Samara hunter-gatherer

Officially reported as of hg. R1b-L754. Amateurs have reported it to be of hg. R1b-M73.

Sample_name: I0124
Hg: NA
Hg_marker: NA
Total_reads: 1272057
Valid_markers: 5080
QC-score: 0.0
QC-1: 0.0
QC-2: 1.0
QC-3: 1.0
See full output.

It has positive calls up to R1b-P297.
Positive for two R1b-M73 SNPs: R1b1a1a-Y13872 (C->T), but negative for others.
Positive for two R1b-M269 SNPs: R1b1a1b-L777 (T->C) and R1b1a1b-PF6436 (C->T), but negative for others.

Allentoft et al.

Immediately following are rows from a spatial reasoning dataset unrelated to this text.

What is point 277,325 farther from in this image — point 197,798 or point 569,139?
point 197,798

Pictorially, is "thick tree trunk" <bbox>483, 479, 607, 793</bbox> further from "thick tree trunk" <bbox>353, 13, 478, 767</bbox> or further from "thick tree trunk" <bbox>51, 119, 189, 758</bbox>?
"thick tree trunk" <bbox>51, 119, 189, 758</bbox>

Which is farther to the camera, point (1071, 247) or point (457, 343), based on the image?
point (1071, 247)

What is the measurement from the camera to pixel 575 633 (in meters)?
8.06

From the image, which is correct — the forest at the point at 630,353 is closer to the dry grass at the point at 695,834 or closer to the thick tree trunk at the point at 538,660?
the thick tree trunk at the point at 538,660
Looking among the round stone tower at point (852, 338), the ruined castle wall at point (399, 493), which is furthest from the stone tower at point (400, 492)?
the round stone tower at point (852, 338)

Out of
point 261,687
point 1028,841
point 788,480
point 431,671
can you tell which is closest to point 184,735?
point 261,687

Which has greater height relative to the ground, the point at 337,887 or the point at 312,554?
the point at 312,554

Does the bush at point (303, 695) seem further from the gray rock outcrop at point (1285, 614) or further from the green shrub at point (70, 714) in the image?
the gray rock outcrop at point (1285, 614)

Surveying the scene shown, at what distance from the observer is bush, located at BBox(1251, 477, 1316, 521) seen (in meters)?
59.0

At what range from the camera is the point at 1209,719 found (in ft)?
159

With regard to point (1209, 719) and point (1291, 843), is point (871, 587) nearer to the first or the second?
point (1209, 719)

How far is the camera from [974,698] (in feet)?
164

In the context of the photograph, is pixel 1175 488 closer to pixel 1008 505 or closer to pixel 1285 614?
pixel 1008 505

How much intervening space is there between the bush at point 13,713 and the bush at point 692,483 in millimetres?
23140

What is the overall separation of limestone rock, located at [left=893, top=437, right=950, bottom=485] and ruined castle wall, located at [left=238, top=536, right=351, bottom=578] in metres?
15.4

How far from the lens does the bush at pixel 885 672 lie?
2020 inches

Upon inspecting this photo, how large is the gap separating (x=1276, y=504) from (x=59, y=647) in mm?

Nature (2015)

Sample_name RISE98
Hg NA
Hg_marker NA
Total_reads 9783990
Valid_markers 39643
QC-score 0.0
QC-1 1.0
QC-2 1.0
QC-3 1.0

See full output.

Even though the result is undetermined, it has positive calls up to R1b-L151 and, being positive for R1b1a1b1a1a1-M405 (C->T) R1b-U106 is the most likely haplogroup of the sample, without confirmation of other SNPs.